めざせ、アルプスの空気、体内ツェルマット
クロネコチャンは月に~夜空には人の運命の数だけ星がまたたいている

フィッシュカツ

2008-08-14 | NO SMOKING
徳島の田舎で育った私は、子供の頃、頻繁に食卓に上った豆腐とそうめんが嫌いだった。
スーパーなどなかった田舎で売られていた豆腐は、キャッチボールができるほど固いものだった。父の好物だったため、ほぼ毎日食卓に上ったが、私は表面の木綿のチェックの地模様を見ていると食べる物ではないような気がしてくるのだった。
絹ごし豆腐に出会ったのは、大学時代県外に出て自炊を始めた時だった。豆腐がこんなに美味しいものだと初めて知った。今、麻婆豆腐を作るときでも、私は木綿豆腐は使わない。

夏の昼ご飯としてほぼ毎日のように登場した半田そうめんは、全国的に言うと、ほぼひやむぎに相当する太さで、中に数本入っているピンクや緑を食べてしまうと、すぐに食べる意気込みを失った。
大学時代に母から送られるありがたい荷物には時々半田そうめんが入っていた。おすそわけした友人は、これを焼きそばのように調理した。そうめんの太さではないと認定されたのだ。そして、彼女がそうめんはこれだと作ってくれた「揖保の糸」の繊細さに驚いた。これは、別世界のものだと思った。
その時から現在に至るまで、夏の昼の主食は「揖保の糸」である。

このように、田舎育ちの私は、徳島の田舎生まれの食べ物に背を向けて、生きてきたのだけれど、何処にいても、これだけは、絶対なくてはならない故郷の味がある。
それは「すだち」。田舎の家にはこの木があって、もうすぐ収穫の時期だ。
あらゆるものにかける。味噌汁の苦手な私もこれを絞ると完食できる。

そして、「フィッシュカツ」である。
高校時代、お弁当のおかずによく入っていた。
カレー風味のピリリとした後味の厚さ5ミリくらいの練り物に衣をつけて揚げた、カツというには、余りにも嘘っぽい、安いお惣菜である。
なくてはならないというのではないが、徳島を離れたら、売っていなかった。県外では作られていない、実にローカルな食べ物だったのだ。少し恋しくなった。
だから、徳島に帰るたびに、高速鳴門のバス案内所の横のコンビニで売られている「小松島カツ」を、お弁当のおかず用に買って帰る。
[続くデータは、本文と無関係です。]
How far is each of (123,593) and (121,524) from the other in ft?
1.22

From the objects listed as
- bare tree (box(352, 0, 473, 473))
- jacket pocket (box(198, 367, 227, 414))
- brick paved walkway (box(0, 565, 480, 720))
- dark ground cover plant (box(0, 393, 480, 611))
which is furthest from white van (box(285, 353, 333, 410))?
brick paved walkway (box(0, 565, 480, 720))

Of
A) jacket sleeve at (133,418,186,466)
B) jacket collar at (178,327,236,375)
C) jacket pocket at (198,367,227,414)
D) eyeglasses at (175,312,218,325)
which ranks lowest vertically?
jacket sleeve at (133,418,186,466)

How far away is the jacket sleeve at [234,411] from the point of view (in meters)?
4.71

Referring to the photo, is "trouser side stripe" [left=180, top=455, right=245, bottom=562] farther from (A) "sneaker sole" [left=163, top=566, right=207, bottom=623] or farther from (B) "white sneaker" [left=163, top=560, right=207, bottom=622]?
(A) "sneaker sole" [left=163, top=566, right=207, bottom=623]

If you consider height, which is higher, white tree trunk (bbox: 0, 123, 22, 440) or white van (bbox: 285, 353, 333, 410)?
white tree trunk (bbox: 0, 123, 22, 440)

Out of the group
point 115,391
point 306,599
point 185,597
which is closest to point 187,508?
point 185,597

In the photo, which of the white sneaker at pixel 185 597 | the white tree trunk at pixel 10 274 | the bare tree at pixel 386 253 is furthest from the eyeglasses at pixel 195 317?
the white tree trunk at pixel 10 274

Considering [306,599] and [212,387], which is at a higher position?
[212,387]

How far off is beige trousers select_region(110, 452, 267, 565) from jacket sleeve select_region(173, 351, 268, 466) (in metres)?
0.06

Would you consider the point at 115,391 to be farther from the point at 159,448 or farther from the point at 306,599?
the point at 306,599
ついでに、エビ竹輪も。

夫のお弁当を作って2年、最近は作るのが楽しくなった。

 
    フィッシュカツ入ってます         
      
 

 
                            フィッシュカツ入ってます 

~「信じられない」って言ってたTさん、私、本当に毎日愛妻弁当作ってるでしょ。